The Red Cross is to decide whether to step in and monitor conditions inside Australia's offshore processing centre on Nauru.
Representatives from the agency have travelled to the island to see conditions first hand.
They have handed a report detailing their concerns to the Federal Government.
The Red Cross already independently monitors Australia's domestic detention network and is considering providing a similar role in offshore processing centres.
Spokesman Michael Raper said the Red Cross was still considering whether to provide a regular presence on Nauru.
He has acknowledged external monitoring is needed.
"It's very important that there be that independent, neutral and impartial presence in immigration detention centres so we can intervene on individual cases immediately on the spot," he said.
"Also so we can take up systemic problems with DIAC (the Department of Immigration and Citizenship) and the Government to try and have the circumstances under which these people are detained improved."
Mr Raper said there were a number of factors to consider in taking on the role.
"It's not just a simple matter because we don't have a Red Cross in Nauru and we don't have relations with the Nauru government," he said.
"All of this will have to be established. We'll have to weigh it all up.
"There's enormous cost. We've got to see what the conditions are and what the likelihood of our presence being valuable would be so yes, we will certainly weigh it all up."

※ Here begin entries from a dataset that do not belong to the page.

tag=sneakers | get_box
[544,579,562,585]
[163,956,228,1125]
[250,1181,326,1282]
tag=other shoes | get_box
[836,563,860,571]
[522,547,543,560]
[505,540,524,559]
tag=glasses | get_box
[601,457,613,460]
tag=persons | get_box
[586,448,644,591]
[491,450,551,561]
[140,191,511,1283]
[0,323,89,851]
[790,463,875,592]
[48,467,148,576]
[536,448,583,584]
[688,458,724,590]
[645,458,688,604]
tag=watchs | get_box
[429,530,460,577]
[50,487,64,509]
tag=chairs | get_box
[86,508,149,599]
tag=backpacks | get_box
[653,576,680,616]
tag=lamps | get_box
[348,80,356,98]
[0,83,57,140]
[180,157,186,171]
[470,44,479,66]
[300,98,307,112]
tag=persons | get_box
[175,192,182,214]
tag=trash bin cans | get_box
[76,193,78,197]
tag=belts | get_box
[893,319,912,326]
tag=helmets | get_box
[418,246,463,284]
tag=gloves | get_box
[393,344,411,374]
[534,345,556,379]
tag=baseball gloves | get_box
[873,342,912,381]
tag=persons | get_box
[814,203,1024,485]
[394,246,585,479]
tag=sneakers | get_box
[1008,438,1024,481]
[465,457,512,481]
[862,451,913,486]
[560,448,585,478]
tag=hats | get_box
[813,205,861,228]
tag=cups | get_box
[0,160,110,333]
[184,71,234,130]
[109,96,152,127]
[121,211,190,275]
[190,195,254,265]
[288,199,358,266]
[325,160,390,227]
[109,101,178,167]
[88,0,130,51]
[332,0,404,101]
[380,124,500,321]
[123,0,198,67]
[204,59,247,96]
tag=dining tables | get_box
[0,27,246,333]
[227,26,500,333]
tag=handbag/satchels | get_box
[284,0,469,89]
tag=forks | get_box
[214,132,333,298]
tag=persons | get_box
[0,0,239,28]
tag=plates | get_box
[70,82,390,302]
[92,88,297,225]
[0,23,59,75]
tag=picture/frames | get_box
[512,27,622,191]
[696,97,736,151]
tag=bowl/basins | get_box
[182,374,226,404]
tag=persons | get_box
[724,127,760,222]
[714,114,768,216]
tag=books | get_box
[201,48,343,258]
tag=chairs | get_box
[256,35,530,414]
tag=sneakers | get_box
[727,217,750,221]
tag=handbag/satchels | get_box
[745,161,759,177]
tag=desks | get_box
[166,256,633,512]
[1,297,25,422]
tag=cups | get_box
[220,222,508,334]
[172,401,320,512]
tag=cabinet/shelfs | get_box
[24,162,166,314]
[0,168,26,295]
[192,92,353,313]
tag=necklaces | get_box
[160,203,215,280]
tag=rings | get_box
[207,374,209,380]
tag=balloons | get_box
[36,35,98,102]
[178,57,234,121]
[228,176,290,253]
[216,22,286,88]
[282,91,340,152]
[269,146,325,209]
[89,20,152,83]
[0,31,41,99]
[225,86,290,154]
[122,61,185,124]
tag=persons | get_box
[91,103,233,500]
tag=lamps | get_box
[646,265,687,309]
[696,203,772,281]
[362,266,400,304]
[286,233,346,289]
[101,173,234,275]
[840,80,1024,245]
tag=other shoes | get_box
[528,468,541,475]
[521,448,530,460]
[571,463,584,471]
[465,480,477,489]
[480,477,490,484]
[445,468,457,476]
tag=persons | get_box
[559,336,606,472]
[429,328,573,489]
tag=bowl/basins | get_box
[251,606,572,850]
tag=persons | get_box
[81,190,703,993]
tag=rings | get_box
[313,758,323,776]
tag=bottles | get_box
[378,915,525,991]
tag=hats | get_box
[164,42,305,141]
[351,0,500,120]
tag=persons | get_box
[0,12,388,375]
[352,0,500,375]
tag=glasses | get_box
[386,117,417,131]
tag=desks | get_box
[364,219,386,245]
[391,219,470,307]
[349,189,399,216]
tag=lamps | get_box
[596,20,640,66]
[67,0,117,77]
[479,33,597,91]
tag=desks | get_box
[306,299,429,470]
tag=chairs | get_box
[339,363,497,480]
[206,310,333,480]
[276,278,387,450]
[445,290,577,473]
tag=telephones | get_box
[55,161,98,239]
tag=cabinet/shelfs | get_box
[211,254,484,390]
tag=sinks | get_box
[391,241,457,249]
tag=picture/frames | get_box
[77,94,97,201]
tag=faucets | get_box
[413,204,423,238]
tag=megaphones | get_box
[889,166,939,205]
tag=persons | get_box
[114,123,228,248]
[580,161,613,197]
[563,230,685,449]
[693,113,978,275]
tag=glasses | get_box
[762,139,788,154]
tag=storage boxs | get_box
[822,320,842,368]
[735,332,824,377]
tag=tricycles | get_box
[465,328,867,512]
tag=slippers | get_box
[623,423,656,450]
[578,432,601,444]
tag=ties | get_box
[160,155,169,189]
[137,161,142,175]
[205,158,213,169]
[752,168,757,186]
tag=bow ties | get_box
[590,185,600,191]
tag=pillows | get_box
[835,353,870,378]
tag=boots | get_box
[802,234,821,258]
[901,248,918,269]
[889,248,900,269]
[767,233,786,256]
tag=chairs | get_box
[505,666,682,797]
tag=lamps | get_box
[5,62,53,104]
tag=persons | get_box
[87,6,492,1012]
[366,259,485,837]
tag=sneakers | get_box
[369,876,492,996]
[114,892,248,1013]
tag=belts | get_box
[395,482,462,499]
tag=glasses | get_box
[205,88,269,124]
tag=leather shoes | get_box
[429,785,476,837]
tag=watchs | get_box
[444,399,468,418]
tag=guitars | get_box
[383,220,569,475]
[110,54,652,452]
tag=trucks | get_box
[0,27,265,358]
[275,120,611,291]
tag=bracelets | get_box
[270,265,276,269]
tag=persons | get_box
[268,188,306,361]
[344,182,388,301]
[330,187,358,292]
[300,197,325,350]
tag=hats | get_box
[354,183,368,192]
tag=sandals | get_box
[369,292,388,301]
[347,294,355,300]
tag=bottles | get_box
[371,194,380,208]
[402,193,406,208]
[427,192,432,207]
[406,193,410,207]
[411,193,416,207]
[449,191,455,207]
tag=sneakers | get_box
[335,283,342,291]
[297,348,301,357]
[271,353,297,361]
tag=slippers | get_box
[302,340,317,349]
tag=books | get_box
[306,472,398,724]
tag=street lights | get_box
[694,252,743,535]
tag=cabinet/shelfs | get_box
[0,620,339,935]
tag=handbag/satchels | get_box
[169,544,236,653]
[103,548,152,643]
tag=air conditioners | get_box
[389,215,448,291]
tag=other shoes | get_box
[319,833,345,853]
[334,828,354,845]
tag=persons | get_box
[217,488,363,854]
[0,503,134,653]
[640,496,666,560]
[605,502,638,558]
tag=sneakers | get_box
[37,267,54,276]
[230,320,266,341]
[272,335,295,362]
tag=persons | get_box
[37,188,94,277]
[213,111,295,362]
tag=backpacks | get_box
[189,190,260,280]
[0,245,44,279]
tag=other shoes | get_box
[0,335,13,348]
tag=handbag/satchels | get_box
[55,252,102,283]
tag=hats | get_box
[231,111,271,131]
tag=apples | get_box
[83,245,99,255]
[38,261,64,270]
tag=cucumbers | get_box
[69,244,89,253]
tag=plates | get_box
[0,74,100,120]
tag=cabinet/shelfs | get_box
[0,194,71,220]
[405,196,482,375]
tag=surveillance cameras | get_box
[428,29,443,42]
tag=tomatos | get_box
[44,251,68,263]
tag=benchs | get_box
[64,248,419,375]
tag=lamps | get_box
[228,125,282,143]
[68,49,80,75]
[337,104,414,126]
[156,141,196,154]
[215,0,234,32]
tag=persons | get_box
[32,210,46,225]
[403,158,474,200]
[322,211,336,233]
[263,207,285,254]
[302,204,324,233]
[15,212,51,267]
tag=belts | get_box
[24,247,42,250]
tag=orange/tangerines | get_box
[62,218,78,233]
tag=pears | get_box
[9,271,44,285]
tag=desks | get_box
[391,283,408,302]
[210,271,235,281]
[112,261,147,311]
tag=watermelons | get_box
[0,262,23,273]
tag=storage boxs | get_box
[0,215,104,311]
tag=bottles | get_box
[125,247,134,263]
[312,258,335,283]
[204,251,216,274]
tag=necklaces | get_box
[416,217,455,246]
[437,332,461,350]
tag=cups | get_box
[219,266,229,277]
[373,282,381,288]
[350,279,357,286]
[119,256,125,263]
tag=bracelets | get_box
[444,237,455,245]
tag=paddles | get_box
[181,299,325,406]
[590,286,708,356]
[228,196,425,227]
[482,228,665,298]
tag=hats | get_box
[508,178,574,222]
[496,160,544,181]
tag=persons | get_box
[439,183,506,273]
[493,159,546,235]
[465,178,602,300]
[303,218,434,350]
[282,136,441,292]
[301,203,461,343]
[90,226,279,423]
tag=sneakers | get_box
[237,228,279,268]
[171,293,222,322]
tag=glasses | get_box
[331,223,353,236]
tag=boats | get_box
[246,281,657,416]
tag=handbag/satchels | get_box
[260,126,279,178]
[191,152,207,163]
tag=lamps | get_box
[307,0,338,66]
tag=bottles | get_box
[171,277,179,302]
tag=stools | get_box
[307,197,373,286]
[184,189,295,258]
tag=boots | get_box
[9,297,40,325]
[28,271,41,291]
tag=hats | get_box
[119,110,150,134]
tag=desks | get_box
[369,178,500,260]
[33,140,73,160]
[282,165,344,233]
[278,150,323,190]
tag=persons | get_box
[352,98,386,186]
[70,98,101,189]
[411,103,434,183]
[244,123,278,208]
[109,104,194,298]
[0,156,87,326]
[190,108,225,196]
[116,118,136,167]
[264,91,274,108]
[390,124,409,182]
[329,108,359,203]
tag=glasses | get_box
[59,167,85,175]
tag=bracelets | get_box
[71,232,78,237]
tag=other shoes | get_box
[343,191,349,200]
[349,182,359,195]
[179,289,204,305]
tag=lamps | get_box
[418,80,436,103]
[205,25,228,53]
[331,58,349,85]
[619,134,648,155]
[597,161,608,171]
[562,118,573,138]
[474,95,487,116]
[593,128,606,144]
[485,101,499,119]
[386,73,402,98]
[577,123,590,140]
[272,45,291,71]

This week, Amnesty International described the conditions at the Nauru detention centre as appalling.
One of the inspectors, Dr Graham Thom, said overcrowding and a sense of hopelessness were contributing to physical and mental problems.
Meanwhile, the Salvation Army has given a relatively positive report of conditions at Australia's Manus Island detention centre in Papua New Guinea.
The group is responsible for providing welfare at the centre, as well as at Nauru.
The Salvation Army's director of offshore missions, Paul Moulds, has told the ABC radio's Saturday AM program, the situation on Manus Island is significantly better.
"I think the children are doing very well. We've both educational activities for the adults and for the children, there are some good rooms to do those things in and I think things are much better at this point in time," he said.